*Exercise tasks*:
1. According to the passage on SQL percentile functions, in which version of SQL did Microsoft introduce PERCENTILE_CONT and PERCENTILE_DISC?
2. Write out the passage on SQL percentile functions from "Microsoft introduced two" up to and including "functions in SQL 2012.".
3. Summarize the passage on SQL percentile functions in two sentences.

*Reading passage*:
━━━

Microsoft introduced two PERCENTILE analytic functions (PERCENTILE_CONT and PERCENTILE_DISC) in SQL 2012. You might be asking yourself how these can be used in earlier versions of SQL. The answer of course is that they cannot. However we will try to offer you equivalent implementations in earlier versions of SQL (plus a few variants), and we’ll show how well my attempts to do so perform against the Microsoft built-in functions in SQL 2012.

Now I am no statistician, but I do believe that statisticians love ranking observations on a population (sample data) and one way that they do that is by determining what “percentile” they fall into. You might want to open the Wiki page in that link in a separate tab or window, because I’ll be referring back to it often. Many of the examples that follow replicate what is shown there. In that page it says that “there is no standard definition of percentile,” so you’ll find various methods listed there that we will attempt to reproduce in T-SQL.

━━━

*Entries supplied*:
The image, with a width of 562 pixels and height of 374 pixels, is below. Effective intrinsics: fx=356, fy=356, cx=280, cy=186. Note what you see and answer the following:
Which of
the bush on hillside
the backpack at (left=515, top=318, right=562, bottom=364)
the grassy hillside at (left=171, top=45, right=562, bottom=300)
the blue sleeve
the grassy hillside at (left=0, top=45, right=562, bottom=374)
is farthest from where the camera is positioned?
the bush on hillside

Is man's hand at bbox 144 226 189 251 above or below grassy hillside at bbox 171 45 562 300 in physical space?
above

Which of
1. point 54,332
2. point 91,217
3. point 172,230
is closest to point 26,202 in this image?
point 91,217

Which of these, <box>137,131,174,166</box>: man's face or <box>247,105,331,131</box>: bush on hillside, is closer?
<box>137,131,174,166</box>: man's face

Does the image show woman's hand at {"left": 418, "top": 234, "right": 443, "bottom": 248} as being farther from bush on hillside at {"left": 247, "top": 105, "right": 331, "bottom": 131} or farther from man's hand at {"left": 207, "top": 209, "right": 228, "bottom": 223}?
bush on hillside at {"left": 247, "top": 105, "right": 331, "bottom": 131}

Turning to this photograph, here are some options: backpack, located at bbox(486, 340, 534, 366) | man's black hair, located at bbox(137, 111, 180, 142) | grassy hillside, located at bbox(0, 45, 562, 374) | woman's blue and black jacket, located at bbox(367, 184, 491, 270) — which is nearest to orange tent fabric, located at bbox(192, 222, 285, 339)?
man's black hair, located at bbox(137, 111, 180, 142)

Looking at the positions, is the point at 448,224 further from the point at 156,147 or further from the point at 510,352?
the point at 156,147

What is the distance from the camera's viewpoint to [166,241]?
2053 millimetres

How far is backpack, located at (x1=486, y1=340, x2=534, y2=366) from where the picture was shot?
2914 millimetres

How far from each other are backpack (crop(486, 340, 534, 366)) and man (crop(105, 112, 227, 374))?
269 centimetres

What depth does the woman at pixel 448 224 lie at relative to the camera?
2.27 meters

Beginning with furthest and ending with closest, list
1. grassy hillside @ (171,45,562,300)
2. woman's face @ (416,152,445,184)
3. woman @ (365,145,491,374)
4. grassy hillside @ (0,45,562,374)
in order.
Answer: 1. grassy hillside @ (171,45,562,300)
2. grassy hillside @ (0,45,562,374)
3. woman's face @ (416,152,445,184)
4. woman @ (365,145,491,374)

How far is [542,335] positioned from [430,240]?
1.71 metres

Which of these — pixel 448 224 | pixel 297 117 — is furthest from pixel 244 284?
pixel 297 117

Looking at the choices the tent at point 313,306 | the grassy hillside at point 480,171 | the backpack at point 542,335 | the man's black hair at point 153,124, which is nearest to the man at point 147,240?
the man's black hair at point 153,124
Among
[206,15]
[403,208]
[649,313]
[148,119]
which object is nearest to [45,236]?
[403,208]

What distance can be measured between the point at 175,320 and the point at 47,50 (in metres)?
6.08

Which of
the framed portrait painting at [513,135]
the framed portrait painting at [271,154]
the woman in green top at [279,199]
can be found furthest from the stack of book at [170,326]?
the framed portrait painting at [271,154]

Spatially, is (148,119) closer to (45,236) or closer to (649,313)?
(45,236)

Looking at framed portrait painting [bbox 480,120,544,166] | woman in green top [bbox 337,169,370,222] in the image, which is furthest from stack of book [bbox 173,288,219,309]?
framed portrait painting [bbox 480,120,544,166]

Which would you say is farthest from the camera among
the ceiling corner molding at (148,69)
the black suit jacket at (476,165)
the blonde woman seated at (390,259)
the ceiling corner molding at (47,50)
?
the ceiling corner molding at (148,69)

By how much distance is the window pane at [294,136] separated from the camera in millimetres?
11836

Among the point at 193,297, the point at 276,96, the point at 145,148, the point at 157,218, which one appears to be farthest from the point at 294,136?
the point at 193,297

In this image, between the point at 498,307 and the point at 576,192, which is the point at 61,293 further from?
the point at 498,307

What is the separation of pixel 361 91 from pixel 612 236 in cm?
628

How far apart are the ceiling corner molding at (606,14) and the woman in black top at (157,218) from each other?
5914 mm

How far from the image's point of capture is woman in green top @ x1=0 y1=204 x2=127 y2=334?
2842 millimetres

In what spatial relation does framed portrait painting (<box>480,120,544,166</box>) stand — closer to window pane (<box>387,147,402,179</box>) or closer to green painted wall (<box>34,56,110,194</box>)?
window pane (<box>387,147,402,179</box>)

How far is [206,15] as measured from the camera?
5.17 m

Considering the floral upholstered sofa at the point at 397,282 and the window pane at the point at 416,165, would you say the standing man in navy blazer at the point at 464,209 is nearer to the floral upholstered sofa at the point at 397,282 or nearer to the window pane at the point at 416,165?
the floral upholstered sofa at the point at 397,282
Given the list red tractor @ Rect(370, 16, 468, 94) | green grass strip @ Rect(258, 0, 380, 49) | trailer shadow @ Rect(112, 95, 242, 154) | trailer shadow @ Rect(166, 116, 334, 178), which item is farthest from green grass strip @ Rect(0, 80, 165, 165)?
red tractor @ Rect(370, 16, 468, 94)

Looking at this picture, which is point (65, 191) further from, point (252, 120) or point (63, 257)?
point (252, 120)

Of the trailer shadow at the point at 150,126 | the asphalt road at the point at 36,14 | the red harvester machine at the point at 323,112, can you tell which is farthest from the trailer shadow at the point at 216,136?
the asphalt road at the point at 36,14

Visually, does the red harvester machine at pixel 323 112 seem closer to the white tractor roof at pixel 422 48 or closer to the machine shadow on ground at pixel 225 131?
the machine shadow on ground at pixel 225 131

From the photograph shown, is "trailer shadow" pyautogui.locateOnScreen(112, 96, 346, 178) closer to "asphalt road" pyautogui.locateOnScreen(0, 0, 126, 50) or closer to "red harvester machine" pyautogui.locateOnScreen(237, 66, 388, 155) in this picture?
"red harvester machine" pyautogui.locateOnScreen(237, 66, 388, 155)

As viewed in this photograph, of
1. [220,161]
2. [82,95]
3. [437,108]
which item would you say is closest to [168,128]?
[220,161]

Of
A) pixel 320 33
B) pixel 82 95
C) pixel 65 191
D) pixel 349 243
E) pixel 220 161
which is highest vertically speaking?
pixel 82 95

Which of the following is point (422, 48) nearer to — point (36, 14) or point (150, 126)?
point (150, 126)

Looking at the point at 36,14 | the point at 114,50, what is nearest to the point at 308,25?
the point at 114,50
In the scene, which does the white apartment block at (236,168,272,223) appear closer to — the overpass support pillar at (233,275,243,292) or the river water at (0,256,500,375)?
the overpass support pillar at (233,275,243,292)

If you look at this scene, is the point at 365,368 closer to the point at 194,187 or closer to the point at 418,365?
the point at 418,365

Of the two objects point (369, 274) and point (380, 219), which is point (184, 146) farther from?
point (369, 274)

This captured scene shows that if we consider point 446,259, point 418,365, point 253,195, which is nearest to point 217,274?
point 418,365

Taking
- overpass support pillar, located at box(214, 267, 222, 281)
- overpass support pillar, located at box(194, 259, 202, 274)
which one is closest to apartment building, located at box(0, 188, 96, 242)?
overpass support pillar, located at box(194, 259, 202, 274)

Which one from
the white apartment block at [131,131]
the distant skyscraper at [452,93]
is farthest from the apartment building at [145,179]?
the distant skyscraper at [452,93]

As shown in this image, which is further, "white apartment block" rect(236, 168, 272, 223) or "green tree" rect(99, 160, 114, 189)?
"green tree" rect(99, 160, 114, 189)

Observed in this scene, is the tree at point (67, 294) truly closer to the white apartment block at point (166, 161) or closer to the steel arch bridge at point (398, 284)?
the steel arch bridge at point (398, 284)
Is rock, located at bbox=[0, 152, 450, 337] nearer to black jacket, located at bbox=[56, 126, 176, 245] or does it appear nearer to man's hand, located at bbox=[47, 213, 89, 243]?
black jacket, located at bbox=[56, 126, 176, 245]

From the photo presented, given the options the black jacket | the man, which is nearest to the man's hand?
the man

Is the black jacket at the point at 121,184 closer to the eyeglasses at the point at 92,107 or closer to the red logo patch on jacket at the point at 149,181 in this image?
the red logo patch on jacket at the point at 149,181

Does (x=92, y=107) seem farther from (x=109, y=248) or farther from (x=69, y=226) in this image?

━━━

*Replies*:
1. SQL 2012

2.
Microsoft introduced two PERCENTILE analytic functions (PERCENTILE_CONT and PERCENTILE_DISC) in SQL 2012. You might be asking yourself how these can be used in earlier versions of SQL. The answer of course is that they cannot. However we will try to offer you equivalent implementations in earlier versions of SQL (plus a few variants), and we’ll show how well my attempts to do so perform against the Microsoft built-in functions in SQL 2012.

3. Microsoft added the PERCENTILE_CONT and PERCENTILE_DISC analytic functions in SQL 2012, and they cannot be used in earlier versions, so the passage offers equivalent implementations for those versions and compares their performance against the built-in functions. Because the referenced Wiki page states that there is no standard definition of percentile, the various methods it lists will be reproduced in T-SQL.